Following are questions and answers about the new health insurance plan the government introduced in April for people aged 75 and above:
What is the new health insurance system the government introduced in April?
The insurance plan covers so-called later-stage seniors — people aged 75 or older — and bed-ridden people aged between 65 and 74. Foreigners with a residence visa who satisfy the conditions join the system.
A main purpose of the new plan is to narrow the gap in premiums among seniors.
Previously most people aged 75 and above were covered by the national health insurance system, managed by about 1,800 municipal governments. So their premiums differed depending on which cities, towns or villages they lived in, because wealthy municipal governments offered financial assistance to lower the premiums.
Under the new system, the municipal governments formed 47 prefecture-based organizations — one in each prefecture — to manage the insurance plan for the elderly under their jurisdiction. Seniors with the same income who live in the same prefecture will thus pay the same premium.
The percentage of costs seniors pay at medical institutions, when they receive treatment, are the same, which is 10 percent or 30 percent of overall medical fees.
Why did the government draw a line between age 74 and 75 to create the new insurance system?
People aged 75 or above had been handled under the Rojin Hoken Seido (Elderly Health-Care System), while belonging to the national health insurance program.
Their medical costs had been covered by the central and local governments and public health insurance programs, including the national insurance program for the elderly and self-employed, corporate insurance plans for company employees, and the government-managed insurance plan for public servants.

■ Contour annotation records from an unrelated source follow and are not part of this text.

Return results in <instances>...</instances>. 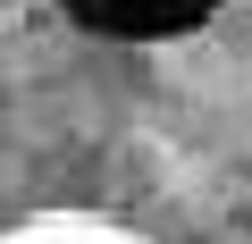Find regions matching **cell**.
I'll list each match as a JSON object with an SVG mask.
<instances>
[{
    "mask_svg": "<svg viewBox=\"0 0 252 244\" xmlns=\"http://www.w3.org/2000/svg\"><path fill=\"white\" fill-rule=\"evenodd\" d=\"M59 9L93 34H177L193 17H210V0H59Z\"/></svg>",
    "mask_w": 252,
    "mask_h": 244,
    "instance_id": "1",
    "label": "cell"
},
{
    "mask_svg": "<svg viewBox=\"0 0 252 244\" xmlns=\"http://www.w3.org/2000/svg\"><path fill=\"white\" fill-rule=\"evenodd\" d=\"M0 244H143V236L101 227V219H26V227H9Z\"/></svg>",
    "mask_w": 252,
    "mask_h": 244,
    "instance_id": "2",
    "label": "cell"
}]
</instances>
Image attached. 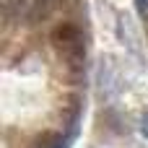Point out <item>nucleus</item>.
Returning <instances> with one entry per match:
<instances>
[{
	"label": "nucleus",
	"instance_id": "1",
	"mask_svg": "<svg viewBox=\"0 0 148 148\" xmlns=\"http://www.w3.org/2000/svg\"><path fill=\"white\" fill-rule=\"evenodd\" d=\"M49 42H52V49L68 60V62H81L83 60V34L75 23H60L52 29L49 34Z\"/></svg>",
	"mask_w": 148,
	"mask_h": 148
},
{
	"label": "nucleus",
	"instance_id": "2",
	"mask_svg": "<svg viewBox=\"0 0 148 148\" xmlns=\"http://www.w3.org/2000/svg\"><path fill=\"white\" fill-rule=\"evenodd\" d=\"M60 5H62V0H34V5H31V10H29V16H26V21H23V23L36 26V23L47 21V18H49Z\"/></svg>",
	"mask_w": 148,
	"mask_h": 148
},
{
	"label": "nucleus",
	"instance_id": "3",
	"mask_svg": "<svg viewBox=\"0 0 148 148\" xmlns=\"http://www.w3.org/2000/svg\"><path fill=\"white\" fill-rule=\"evenodd\" d=\"M70 143H73V138H70V135H62V133L49 130V133L36 135V138H34V143H31V148H70Z\"/></svg>",
	"mask_w": 148,
	"mask_h": 148
},
{
	"label": "nucleus",
	"instance_id": "4",
	"mask_svg": "<svg viewBox=\"0 0 148 148\" xmlns=\"http://www.w3.org/2000/svg\"><path fill=\"white\" fill-rule=\"evenodd\" d=\"M34 0H3V10H5V18L8 16H16L21 21H26L29 10H31Z\"/></svg>",
	"mask_w": 148,
	"mask_h": 148
},
{
	"label": "nucleus",
	"instance_id": "5",
	"mask_svg": "<svg viewBox=\"0 0 148 148\" xmlns=\"http://www.w3.org/2000/svg\"><path fill=\"white\" fill-rule=\"evenodd\" d=\"M135 8L143 18H148V0H135Z\"/></svg>",
	"mask_w": 148,
	"mask_h": 148
},
{
	"label": "nucleus",
	"instance_id": "6",
	"mask_svg": "<svg viewBox=\"0 0 148 148\" xmlns=\"http://www.w3.org/2000/svg\"><path fill=\"white\" fill-rule=\"evenodd\" d=\"M140 130H143V135L148 138V109L143 112V117H140Z\"/></svg>",
	"mask_w": 148,
	"mask_h": 148
}]
</instances>
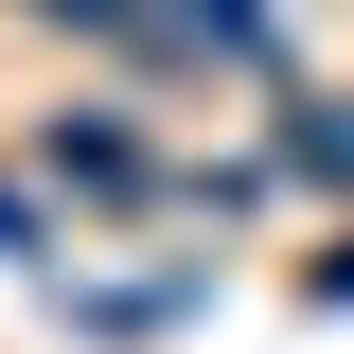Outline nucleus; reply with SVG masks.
I'll list each match as a JSON object with an SVG mask.
<instances>
[]
</instances>
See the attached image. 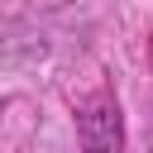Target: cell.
<instances>
[{"label":"cell","mask_w":153,"mask_h":153,"mask_svg":"<svg viewBox=\"0 0 153 153\" xmlns=\"http://www.w3.org/2000/svg\"><path fill=\"white\" fill-rule=\"evenodd\" d=\"M76 134L86 153H120L124 148V120H120V100L110 91H96L81 110H76Z\"/></svg>","instance_id":"1"}]
</instances>
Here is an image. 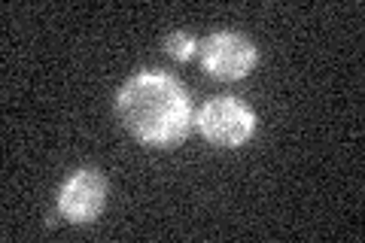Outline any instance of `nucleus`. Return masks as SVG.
<instances>
[{"instance_id": "nucleus-3", "label": "nucleus", "mask_w": 365, "mask_h": 243, "mask_svg": "<svg viewBox=\"0 0 365 243\" xmlns=\"http://www.w3.org/2000/svg\"><path fill=\"white\" fill-rule=\"evenodd\" d=\"M198 58H201L204 73L210 79L235 83V79H244L259 64V49H256L253 40L244 37V33L216 31L198 46Z\"/></svg>"}, {"instance_id": "nucleus-1", "label": "nucleus", "mask_w": 365, "mask_h": 243, "mask_svg": "<svg viewBox=\"0 0 365 243\" xmlns=\"http://www.w3.org/2000/svg\"><path fill=\"white\" fill-rule=\"evenodd\" d=\"M116 115L146 146H174L192 131V98L174 73L137 71L116 95Z\"/></svg>"}, {"instance_id": "nucleus-2", "label": "nucleus", "mask_w": 365, "mask_h": 243, "mask_svg": "<svg viewBox=\"0 0 365 243\" xmlns=\"http://www.w3.org/2000/svg\"><path fill=\"white\" fill-rule=\"evenodd\" d=\"M192 128H198V134L204 140H210L213 146L235 149V146H244L250 137L256 134L259 115L253 113V107H247L244 100L220 95V98H210L195 113Z\"/></svg>"}, {"instance_id": "nucleus-5", "label": "nucleus", "mask_w": 365, "mask_h": 243, "mask_svg": "<svg viewBox=\"0 0 365 243\" xmlns=\"http://www.w3.org/2000/svg\"><path fill=\"white\" fill-rule=\"evenodd\" d=\"M165 52L174 58V61H189V58L198 52V43H195L192 33L177 31V33H170V37L165 40Z\"/></svg>"}, {"instance_id": "nucleus-4", "label": "nucleus", "mask_w": 365, "mask_h": 243, "mask_svg": "<svg viewBox=\"0 0 365 243\" xmlns=\"http://www.w3.org/2000/svg\"><path fill=\"white\" fill-rule=\"evenodd\" d=\"M107 177L98 167H76L55 195V210L71 225H88L107 207Z\"/></svg>"}]
</instances>
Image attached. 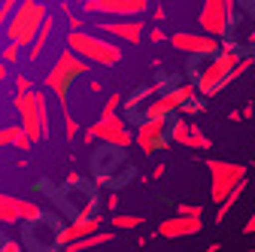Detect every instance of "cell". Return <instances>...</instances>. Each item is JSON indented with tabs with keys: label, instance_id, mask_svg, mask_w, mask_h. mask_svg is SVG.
<instances>
[{
	"label": "cell",
	"instance_id": "27",
	"mask_svg": "<svg viewBox=\"0 0 255 252\" xmlns=\"http://www.w3.org/2000/svg\"><path fill=\"white\" fill-rule=\"evenodd\" d=\"M176 213H182V216H201L204 210H201L198 204H179V207H176Z\"/></svg>",
	"mask_w": 255,
	"mask_h": 252
},
{
	"label": "cell",
	"instance_id": "4",
	"mask_svg": "<svg viewBox=\"0 0 255 252\" xmlns=\"http://www.w3.org/2000/svg\"><path fill=\"white\" fill-rule=\"evenodd\" d=\"M119 104H122V101H119V94H113V98L104 104L101 119L85 131V140H104V143H110V146H116V149H125V146H131V143H134V134L125 128L122 116L116 113Z\"/></svg>",
	"mask_w": 255,
	"mask_h": 252
},
{
	"label": "cell",
	"instance_id": "13",
	"mask_svg": "<svg viewBox=\"0 0 255 252\" xmlns=\"http://www.w3.org/2000/svg\"><path fill=\"white\" fill-rule=\"evenodd\" d=\"M170 46L176 52H185V55H216L219 52V37L207 34V30H201V34H173L170 37Z\"/></svg>",
	"mask_w": 255,
	"mask_h": 252
},
{
	"label": "cell",
	"instance_id": "19",
	"mask_svg": "<svg viewBox=\"0 0 255 252\" xmlns=\"http://www.w3.org/2000/svg\"><path fill=\"white\" fill-rule=\"evenodd\" d=\"M52 30H55V21H52V15L46 12L40 30L34 34V40H30V61H37V58H40V52L46 49V43H49V37H52Z\"/></svg>",
	"mask_w": 255,
	"mask_h": 252
},
{
	"label": "cell",
	"instance_id": "22",
	"mask_svg": "<svg viewBox=\"0 0 255 252\" xmlns=\"http://www.w3.org/2000/svg\"><path fill=\"white\" fill-rule=\"evenodd\" d=\"M188 131H191V125L185 122V116H179V119H176V122L170 125V134H167V140H170V143H179V146H182V143H185V137H188Z\"/></svg>",
	"mask_w": 255,
	"mask_h": 252
},
{
	"label": "cell",
	"instance_id": "10",
	"mask_svg": "<svg viewBox=\"0 0 255 252\" xmlns=\"http://www.w3.org/2000/svg\"><path fill=\"white\" fill-rule=\"evenodd\" d=\"M43 210L30 201L21 198H9V195H0V222L3 225H15V222H40Z\"/></svg>",
	"mask_w": 255,
	"mask_h": 252
},
{
	"label": "cell",
	"instance_id": "3",
	"mask_svg": "<svg viewBox=\"0 0 255 252\" xmlns=\"http://www.w3.org/2000/svg\"><path fill=\"white\" fill-rule=\"evenodd\" d=\"M46 18V6L40 3V0H18V6L12 9L9 21H6V37L9 43H15L18 49L21 46H30V40H34V34L40 30Z\"/></svg>",
	"mask_w": 255,
	"mask_h": 252
},
{
	"label": "cell",
	"instance_id": "17",
	"mask_svg": "<svg viewBox=\"0 0 255 252\" xmlns=\"http://www.w3.org/2000/svg\"><path fill=\"white\" fill-rule=\"evenodd\" d=\"M3 146H15V149L27 152L30 146H34V140L27 137V131L21 128V125H9V128H0V149Z\"/></svg>",
	"mask_w": 255,
	"mask_h": 252
},
{
	"label": "cell",
	"instance_id": "32",
	"mask_svg": "<svg viewBox=\"0 0 255 252\" xmlns=\"http://www.w3.org/2000/svg\"><path fill=\"white\" fill-rule=\"evenodd\" d=\"M6 73H9V70H6V64H3V61H0V82L6 79Z\"/></svg>",
	"mask_w": 255,
	"mask_h": 252
},
{
	"label": "cell",
	"instance_id": "15",
	"mask_svg": "<svg viewBox=\"0 0 255 252\" xmlns=\"http://www.w3.org/2000/svg\"><path fill=\"white\" fill-rule=\"evenodd\" d=\"M143 30L146 27H143V21L137 15H128L122 21H104L101 24V34H107V37H113L119 43H131V46L143 43Z\"/></svg>",
	"mask_w": 255,
	"mask_h": 252
},
{
	"label": "cell",
	"instance_id": "29",
	"mask_svg": "<svg viewBox=\"0 0 255 252\" xmlns=\"http://www.w3.org/2000/svg\"><path fill=\"white\" fill-rule=\"evenodd\" d=\"M15 88L18 91H30V88H34V82H30L27 76H15Z\"/></svg>",
	"mask_w": 255,
	"mask_h": 252
},
{
	"label": "cell",
	"instance_id": "20",
	"mask_svg": "<svg viewBox=\"0 0 255 252\" xmlns=\"http://www.w3.org/2000/svg\"><path fill=\"white\" fill-rule=\"evenodd\" d=\"M243 188H246V176H243V179H240V182H237V185L231 188V192L225 195V201L219 204V213H216V222H222V219H225V216L231 213V207H234V204L240 201V195H243Z\"/></svg>",
	"mask_w": 255,
	"mask_h": 252
},
{
	"label": "cell",
	"instance_id": "25",
	"mask_svg": "<svg viewBox=\"0 0 255 252\" xmlns=\"http://www.w3.org/2000/svg\"><path fill=\"white\" fill-rule=\"evenodd\" d=\"M155 91H161V85H152V88H146L143 94H134L131 101H125V110H137V104H140L143 98H149V94H155Z\"/></svg>",
	"mask_w": 255,
	"mask_h": 252
},
{
	"label": "cell",
	"instance_id": "26",
	"mask_svg": "<svg viewBox=\"0 0 255 252\" xmlns=\"http://www.w3.org/2000/svg\"><path fill=\"white\" fill-rule=\"evenodd\" d=\"M64 128H67V140H76V134H79V122H76L73 116H64Z\"/></svg>",
	"mask_w": 255,
	"mask_h": 252
},
{
	"label": "cell",
	"instance_id": "16",
	"mask_svg": "<svg viewBox=\"0 0 255 252\" xmlns=\"http://www.w3.org/2000/svg\"><path fill=\"white\" fill-rule=\"evenodd\" d=\"M101 228V216H88V213H79V219L73 225H67L58 237H55V246H67V243H73V240H79V237H85V234H91V231H98Z\"/></svg>",
	"mask_w": 255,
	"mask_h": 252
},
{
	"label": "cell",
	"instance_id": "28",
	"mask_svg": "<svg viewBox=\"0 0 255 252\" xmlns=\"http://www.w3.org/2000/svg\"><path fill=\"white\" fill-rule=\"evenodd\" d=\"M0 249H3V252H18L21 243L18 240H0Z\"/></svg>",
	"mask_w": 255,
	"mask_h": 252
},
{
	"label": "cell",
	"instance_id": "30",
	"mask_svg": "<svg viewBox=\"0 0 255 252\" xmlns=\"http://www.w3.org/2000/svg\"><path fill=\"white\" fill-rule=\"evenodd\" d=\"M15 58H18V46H15V43H9V46L3 49V61H15Z\"/></svg>",
	"mask_w": 255,
	"mask_h": 252
},
{
	"label": "cell",
	"instance_id": "18",
	"mask_svg": "<svg viewBox=\"0 0 255 252\" xmlns=\"http://www.w3.org/2000/svg\"><path fill=\"white\" fill-rule=\"evenodd\" d=\"M113 240H116V237H113L110 231H91V234H85V237L67 243V249H70V252H82V249H94V246H107V243H113Z\"/></svg>",
	"mask_w": 255,
	"mask_h": 252
},
{
	"label": "cell",
	"instance_id": "31",
	"mask_svg": "<svg viewBox=\"0 0 255 252\" xmlns=\"http://www.w3.org/2000/svg\"><path fill=\"white\" fill-rule=\"evenodd\" d=\"M243 231H246V234H255V210H252V216H249V222L243 225Z\"/></svg>",
	"mask_w": 255,
	"mask_h": 252
},
{
	"label": "cell",
	"instance_id": "23",
	"mask_svg": "<svg viewBox=\"0 0 255 252\" xmlns=\"http://www.w3.org/2000/svg\"><path fill=\"white\" fill-rule=\"evenodd\" d=\"M140 225H143V216H125V213L113 216V228L116 231H131V228H140Z\"/></svg>",
	"mask_w": 255,
	"mask_h": 252
},
{
	"label": "cell",
	"instance_id": "6",
	"mask_svg": "<svg viewBox=\"0 0 255 252\" xmlns=\"http://www.w3.org/2000/svg\"><path fill=\"white\" fill-rule=\"evenodd\" d=\"M207 170H210V198L216 204L225 201V195L246 176V164H231V161H207Z\"/></svg>",
	"mask_w": 255,
	"mask_h": 252
},
{
	"label": "cell",
	"instance_id": "2",
	"mask_svg": "<svg viewBox=\"0 0 255 252\" xmlns=\"http://www.w3.org/2000/svg\"><path fill=\"white\" fill-rule=\"evenodd\" d=\"M67 49H73L76 55H82L88 64H101V67H113L122 61V49L119 43L107 40L104 34H91V30L73 27L67 34Z\"/></svg>",
	"mask_w": 255,
	"mask_h": 252
},
{
	"label": "cell",
	"instance_id": "14",
	"mask_svg": "<svg viewBox=\"0 0 255 252\" xmlns=\"http://www.w3.org/2000/svg\"><path fill=\"white\" fill-rule=\"evenodd\" d=\"M201 228H204V222H201V216H170V219H164L161 225H158V237L161 240H182V237H195V234H201Z\"/></svg>",
	"mask_w": 255,
	"mask_h": 252
},
{
	"label": "cell",
	"instance_id": "21",
	"mask_svg": "<svg viewBox=\"0 0 255 252\" xmlns=\"http://www.w3.org/2000/svg\"><path fill=\"white\" fill-rule=\"evenodd\" d=\"M185 149H198V152H207L210 146H213V140L210 137H204V131L198 128V125H191V131H188V137H185V143H182Z\"/></svg>",
	"mask_w": 255,
	"mask_h": 252
},
{
	"label": "cell",
	"instance_id": "12",
	"mask_svg": "<svg viewBox=\"0 0 255 252\" xmlns=\"http://www.w3.org/2000/svg\"><path fill=\"white\" fill-rule=\"evenodd\" d=\"M149 9V0H85V12L94 15H143Z\"/></svg>",
	"mask_w": 255,
	"mask_h": 252
},
{
	"label": "cell",
	"instance_id": "1",
	"mask_svg": "<svg viewBox=\"0 0 255 252\" xmlns=\"http://www.w3.org/2000/svg\"><path fill=\"white\" fill-rule=\"evenodd\" d=\"M85 73H88V61H85L82 55H76L73 49H64V52L55 58L52 70L46 73V88L58 98L64 116H70V110H67V94H70L73 79H79V76H85Z\"/></svg>",
	"mask_w": 255,
	"mask_h": 252
},
{
	"label": "cell",
	"instance_id": "11",
	"mask_svg": "<svg viewBox=\"0 0 255 252\" xmlns=\"http://www.w3.org/2000/svg\"><path fill=\"white\" fill-rule=\"evenodd\" d=\"M201 30H207V34L213 37H225L228 34V24H231V15H228V6H225V0H204V6H201Z\"/></svg>",
	"mask_w": 255,
	"mask_h": 252
},
{
	"label": "cell",
	"instance_id": "24",
	"mask_svg": "<svg viewBox=\"0 0 255 252\" xmlns=\"http://www.w3.org/2000/svg\"><path fill=\"white\" fill-rule=\"evenodd\" d=\"M15 6H18V0H3V3H0V30L6 27V21H9V15H12Z\"/></svg>",
	"mask_w": 255,
	"mask_h": 252
},
{
	"label": "cell",
	"instance_id": "8",
	"mask_svg": "<svg viewBox=\"0 0 255 252\" xmlns=\"http://www.w3.org/2000/svg\"><path fill=\"white\" fill-rule=\"evenodd\" d=\"M134 143H137L146 155L164 149V146H167V119H143V122L137 125Z\"/></svg>",
	"mask_w": 255,
	"mask_h": 252
},
{
	"label": "cell",
	"instance_id": "5",
	"mask_svg": "<svg viewBox=\"0 0 255 252\" xmlns=\"http://www.w3.org/2000/svg\"><path fill=\"white\" fill-rule=\"evenodd\" d=\"M237 64H240L237 49H222L219 55H210V64L198 73L195 91L204 94V98H213V94H219L225 85H231V70H234Z\"/></svg>",
	"mask_w": 255,
	"mask_h": 252
},
{
	"label": "cell",
	"instance_id": "9",
	"mask_svg": "<svg viewBox=\"0 0 255 252\" xmlns=\"http://www.w3.org/2000/svg\"><path fill=\"white\" fill-rule=\"evenodd\" d=\"M15 113L21 116V128L27 131L30 140H43V128H40V107H37V91H18L15 94Z\"/></svg>",
	"mask_w": 255,
	"mask_h": 252
},
{
	"label": "cell",
	"instance_id": "7",
	"mask_svg": "<svg viewBox=\"0 0 255 252\" xmlns=\"http://www.w3.org/2000/svg\"><path fill=\"white\" fill-rule=\"evenodd\" d=\"M188 98H195V88H191L188 82H185V85H176V88H170V91H161V94H158V98L143 110V116H146V119H167V116L179 113V107H182Z\"/></svg>",
	"mask_w": 255,
	"mask_h": 252
}]
</instances>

The government abolished the old system and created the new insurance program.
How much do retirees pay in premiums?
An average premium for an elderly person who lives on basic monthly pension of ¥66,000 comes to ¥1,000 monthly, while the corresponding figure for a senior who receives ¥167,000 stands at ¥5,800, according to the Health, Labor and Welfare Ministry. Premiums vary depending on seniors’ income and medical costs in each prefecture and are revised every two years.
What is the major difference between the old and new insurance systems?
Under the old system, elderly people used to pay their premiums at municipal offices or from their bank accounts. But under the new plan, the premiums of those who receive ¥180,000 or more in annual pension — some 8.32 million people — are deducted from their pensions.
Seniors complained about the deduction because it reduces the money they receive. But the government says the deduction streamlines administrative operations and is a convenient payment method for the aged.
The first deductions on April 15 confused the elderly because some municipal governments mistakenly deducted premiums from the pensions of those who are not subject to the new plan. But 31 cities postponed the deduction until October due to administrative delays.
Has the financial burden on the elderly increased under the new system?
Some people’s premiums have increased. About 2 million elderly dependents, whose annual income is less than ¥1.8 million, have been exempt from paying health insurance premiums but are required to pay premiums from October under the new plan.
But some seniors’ premiums went down as the annual maximum premium was reduced to ¥500,000 from ¥530,000 under the new system.
Are there penalties for those who fail to pay premiums?
Yes. People who fail to pay the premiums for a year will lose their health insurance cards and instead be given qualification cards. Those with qualification cards are required to pay all fees at medical institutions when they receive treatment. They can get refunds when they pay off outstanding premiums.